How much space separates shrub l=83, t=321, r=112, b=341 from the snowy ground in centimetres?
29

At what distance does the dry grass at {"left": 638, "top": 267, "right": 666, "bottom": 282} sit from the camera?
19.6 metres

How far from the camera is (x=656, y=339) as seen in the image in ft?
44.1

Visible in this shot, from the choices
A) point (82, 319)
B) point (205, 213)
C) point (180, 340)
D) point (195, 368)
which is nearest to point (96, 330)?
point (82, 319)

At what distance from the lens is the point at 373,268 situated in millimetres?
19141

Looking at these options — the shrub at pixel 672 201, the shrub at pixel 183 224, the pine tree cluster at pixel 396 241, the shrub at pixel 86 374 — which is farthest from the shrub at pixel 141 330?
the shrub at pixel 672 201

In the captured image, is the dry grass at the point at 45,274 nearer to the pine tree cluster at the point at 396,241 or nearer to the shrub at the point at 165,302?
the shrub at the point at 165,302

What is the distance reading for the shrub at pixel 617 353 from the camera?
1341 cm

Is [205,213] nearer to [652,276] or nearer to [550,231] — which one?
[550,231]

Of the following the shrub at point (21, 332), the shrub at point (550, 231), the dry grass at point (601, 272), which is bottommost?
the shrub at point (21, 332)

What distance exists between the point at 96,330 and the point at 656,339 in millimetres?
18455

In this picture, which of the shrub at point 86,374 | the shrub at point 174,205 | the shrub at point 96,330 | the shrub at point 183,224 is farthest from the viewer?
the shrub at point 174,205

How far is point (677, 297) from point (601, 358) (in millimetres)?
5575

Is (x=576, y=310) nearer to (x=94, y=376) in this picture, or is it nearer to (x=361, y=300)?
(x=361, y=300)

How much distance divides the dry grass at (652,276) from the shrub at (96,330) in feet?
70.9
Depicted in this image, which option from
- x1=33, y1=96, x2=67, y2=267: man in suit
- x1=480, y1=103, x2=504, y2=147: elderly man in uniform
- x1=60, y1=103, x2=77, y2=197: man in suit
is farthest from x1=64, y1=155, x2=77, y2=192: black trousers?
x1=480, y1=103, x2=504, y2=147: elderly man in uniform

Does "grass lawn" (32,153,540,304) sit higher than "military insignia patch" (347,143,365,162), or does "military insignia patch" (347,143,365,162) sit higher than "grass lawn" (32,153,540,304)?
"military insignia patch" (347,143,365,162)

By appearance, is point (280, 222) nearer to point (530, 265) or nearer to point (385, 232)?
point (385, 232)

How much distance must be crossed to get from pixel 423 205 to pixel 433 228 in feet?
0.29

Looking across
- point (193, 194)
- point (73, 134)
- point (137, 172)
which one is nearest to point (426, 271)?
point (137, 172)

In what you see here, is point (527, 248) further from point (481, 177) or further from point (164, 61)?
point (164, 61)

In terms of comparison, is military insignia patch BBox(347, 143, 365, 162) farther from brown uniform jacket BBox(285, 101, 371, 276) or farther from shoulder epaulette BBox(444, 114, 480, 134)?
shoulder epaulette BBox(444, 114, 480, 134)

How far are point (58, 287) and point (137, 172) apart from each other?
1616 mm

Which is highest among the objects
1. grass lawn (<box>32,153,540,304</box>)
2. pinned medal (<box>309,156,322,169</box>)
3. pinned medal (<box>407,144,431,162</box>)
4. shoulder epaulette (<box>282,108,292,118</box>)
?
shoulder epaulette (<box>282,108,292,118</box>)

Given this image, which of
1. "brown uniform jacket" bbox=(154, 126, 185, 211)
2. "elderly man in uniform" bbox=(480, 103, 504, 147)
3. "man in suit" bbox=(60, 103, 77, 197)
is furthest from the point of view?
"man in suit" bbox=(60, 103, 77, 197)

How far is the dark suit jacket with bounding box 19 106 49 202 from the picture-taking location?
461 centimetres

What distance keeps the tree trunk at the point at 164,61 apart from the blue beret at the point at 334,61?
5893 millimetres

-=-=-

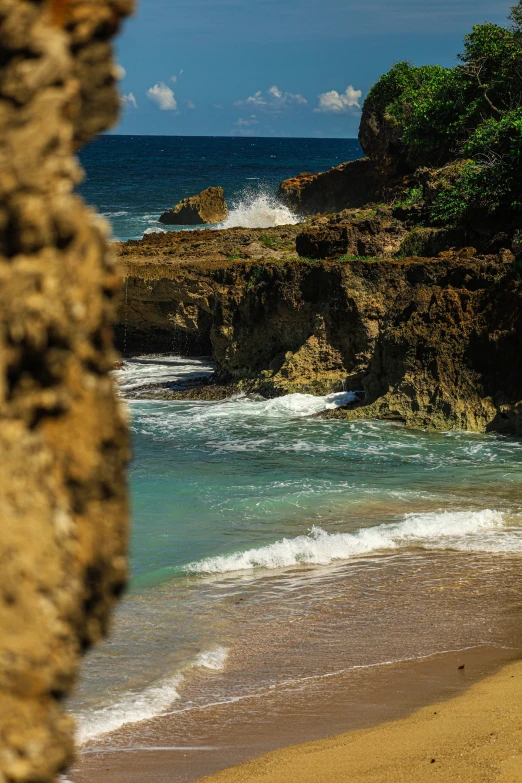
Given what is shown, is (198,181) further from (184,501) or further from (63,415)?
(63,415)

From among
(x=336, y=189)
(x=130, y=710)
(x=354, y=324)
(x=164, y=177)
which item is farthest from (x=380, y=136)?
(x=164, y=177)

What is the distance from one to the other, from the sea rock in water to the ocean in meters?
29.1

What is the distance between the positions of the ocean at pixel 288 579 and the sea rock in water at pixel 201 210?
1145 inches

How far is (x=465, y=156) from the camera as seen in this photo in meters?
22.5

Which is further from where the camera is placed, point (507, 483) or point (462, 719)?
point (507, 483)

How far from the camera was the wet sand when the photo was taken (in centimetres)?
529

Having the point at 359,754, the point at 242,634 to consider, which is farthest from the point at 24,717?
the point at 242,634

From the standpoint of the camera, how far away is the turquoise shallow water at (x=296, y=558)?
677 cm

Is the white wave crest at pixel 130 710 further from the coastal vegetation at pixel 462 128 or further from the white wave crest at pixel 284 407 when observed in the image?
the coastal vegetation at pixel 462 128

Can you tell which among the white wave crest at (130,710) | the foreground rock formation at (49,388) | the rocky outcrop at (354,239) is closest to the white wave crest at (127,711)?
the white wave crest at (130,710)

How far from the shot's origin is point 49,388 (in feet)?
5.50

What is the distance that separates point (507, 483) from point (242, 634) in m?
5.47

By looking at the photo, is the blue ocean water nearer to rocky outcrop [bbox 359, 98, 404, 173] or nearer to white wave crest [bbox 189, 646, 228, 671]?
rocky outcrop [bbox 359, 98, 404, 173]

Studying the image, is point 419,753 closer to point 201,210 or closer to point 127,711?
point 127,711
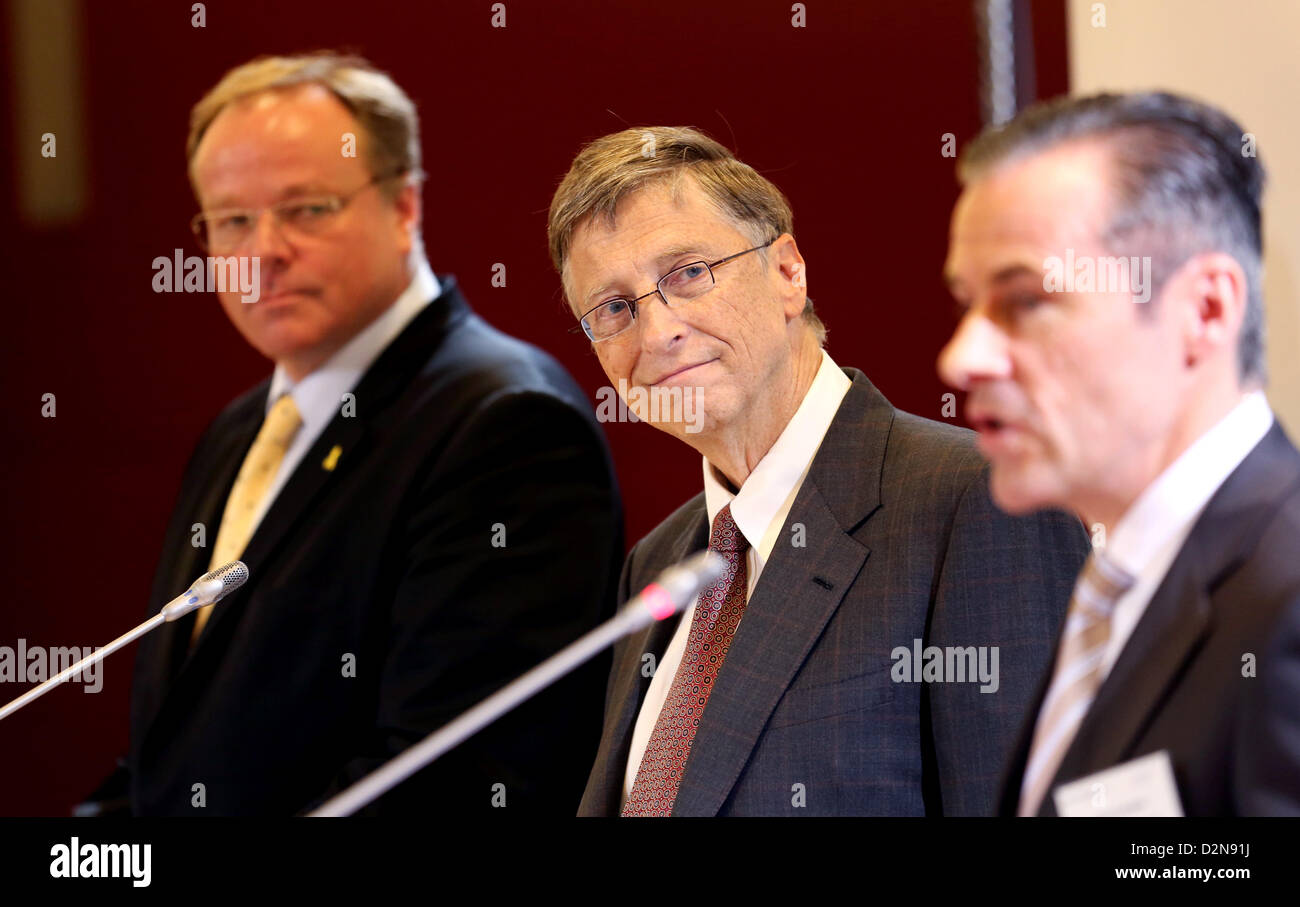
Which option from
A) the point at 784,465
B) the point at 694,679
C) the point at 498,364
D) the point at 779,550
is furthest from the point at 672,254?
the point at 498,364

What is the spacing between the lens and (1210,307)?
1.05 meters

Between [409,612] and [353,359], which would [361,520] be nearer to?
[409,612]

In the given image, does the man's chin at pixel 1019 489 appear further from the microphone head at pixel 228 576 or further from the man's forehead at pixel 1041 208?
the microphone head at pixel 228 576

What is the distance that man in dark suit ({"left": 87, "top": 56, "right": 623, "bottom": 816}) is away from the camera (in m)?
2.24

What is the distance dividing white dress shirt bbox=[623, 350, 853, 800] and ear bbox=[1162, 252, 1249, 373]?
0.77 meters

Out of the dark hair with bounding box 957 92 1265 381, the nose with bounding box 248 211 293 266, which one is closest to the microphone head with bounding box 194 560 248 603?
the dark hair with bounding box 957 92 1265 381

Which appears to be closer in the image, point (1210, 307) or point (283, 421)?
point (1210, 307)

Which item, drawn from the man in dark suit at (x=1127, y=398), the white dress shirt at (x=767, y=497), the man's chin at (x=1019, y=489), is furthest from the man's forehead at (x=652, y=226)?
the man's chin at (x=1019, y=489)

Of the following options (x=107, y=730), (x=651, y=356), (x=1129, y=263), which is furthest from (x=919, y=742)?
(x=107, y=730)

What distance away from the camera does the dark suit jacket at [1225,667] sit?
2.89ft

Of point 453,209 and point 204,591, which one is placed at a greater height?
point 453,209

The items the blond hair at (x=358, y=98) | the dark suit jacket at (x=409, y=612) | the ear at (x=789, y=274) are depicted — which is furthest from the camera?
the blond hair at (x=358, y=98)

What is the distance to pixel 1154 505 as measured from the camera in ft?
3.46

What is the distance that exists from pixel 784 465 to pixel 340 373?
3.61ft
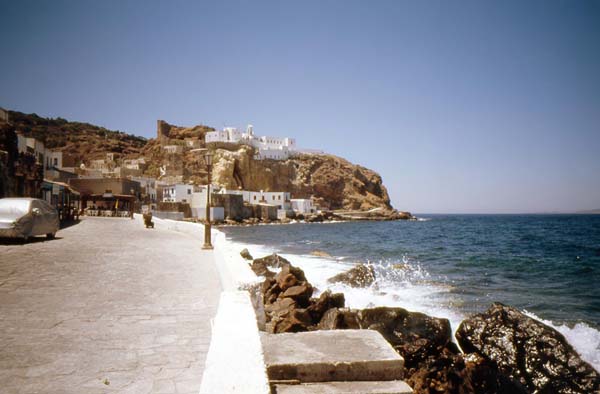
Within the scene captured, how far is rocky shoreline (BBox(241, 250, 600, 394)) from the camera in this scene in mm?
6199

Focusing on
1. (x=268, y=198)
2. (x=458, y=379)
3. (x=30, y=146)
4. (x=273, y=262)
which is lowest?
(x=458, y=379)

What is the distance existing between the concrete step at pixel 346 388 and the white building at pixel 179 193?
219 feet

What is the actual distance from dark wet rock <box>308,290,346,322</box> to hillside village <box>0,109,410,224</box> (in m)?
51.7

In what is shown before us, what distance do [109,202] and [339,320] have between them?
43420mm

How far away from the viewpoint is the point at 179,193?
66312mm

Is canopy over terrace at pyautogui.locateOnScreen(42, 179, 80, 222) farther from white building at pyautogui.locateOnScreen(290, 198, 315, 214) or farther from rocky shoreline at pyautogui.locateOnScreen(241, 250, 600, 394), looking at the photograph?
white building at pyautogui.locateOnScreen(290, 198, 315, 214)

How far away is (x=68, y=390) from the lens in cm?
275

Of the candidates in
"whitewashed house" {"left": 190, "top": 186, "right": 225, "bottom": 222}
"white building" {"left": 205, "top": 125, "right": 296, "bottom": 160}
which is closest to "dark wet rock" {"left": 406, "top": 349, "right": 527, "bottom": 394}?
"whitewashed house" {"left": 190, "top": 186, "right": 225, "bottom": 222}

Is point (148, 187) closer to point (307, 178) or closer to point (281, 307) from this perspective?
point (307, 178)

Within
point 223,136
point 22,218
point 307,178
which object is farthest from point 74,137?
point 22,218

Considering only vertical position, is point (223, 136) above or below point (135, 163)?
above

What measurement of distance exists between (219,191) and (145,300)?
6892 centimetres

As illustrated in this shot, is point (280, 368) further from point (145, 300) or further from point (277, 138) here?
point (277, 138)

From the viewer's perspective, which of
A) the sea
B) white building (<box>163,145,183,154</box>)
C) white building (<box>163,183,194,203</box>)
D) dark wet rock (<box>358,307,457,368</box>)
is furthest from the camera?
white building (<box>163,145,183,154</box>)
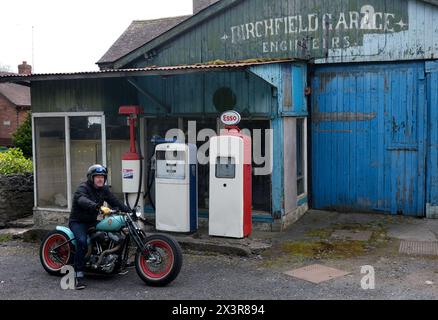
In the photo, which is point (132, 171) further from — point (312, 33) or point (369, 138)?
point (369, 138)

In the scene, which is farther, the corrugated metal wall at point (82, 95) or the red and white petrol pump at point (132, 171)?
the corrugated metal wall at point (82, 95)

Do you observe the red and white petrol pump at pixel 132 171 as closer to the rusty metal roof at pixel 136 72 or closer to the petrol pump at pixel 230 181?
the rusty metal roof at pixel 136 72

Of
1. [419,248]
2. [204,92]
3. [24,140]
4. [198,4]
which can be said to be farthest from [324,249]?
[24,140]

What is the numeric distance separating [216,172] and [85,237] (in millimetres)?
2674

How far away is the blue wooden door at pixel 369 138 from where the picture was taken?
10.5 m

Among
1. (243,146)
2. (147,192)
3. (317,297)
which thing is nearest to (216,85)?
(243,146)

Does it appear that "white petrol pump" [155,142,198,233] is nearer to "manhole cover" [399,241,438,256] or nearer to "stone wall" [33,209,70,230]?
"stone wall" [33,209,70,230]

-=-=-

→ Job:
Rewrite the records in the stretch from the line containing "Given this image, which of" through the line containing "461 centimetres", putting "farthest" in place of "furthest" and changing nothing else.

→ Complete output:
Given this image, which of
1. "brown uniform jacket" bbox=(154, 126, 185, 211)
2. "elderly man in uniform" bbox=(480, 103, 504, 147)
3. "man in suit" bbox=(60, 103, 77, 197)
is farthest from the point of view?
"man in suit" bbox=(60, 103, 77, 197)

How far is the dark suit jacket with bounding box 19 106 49 202 from the picture-taking location?
461 centimetres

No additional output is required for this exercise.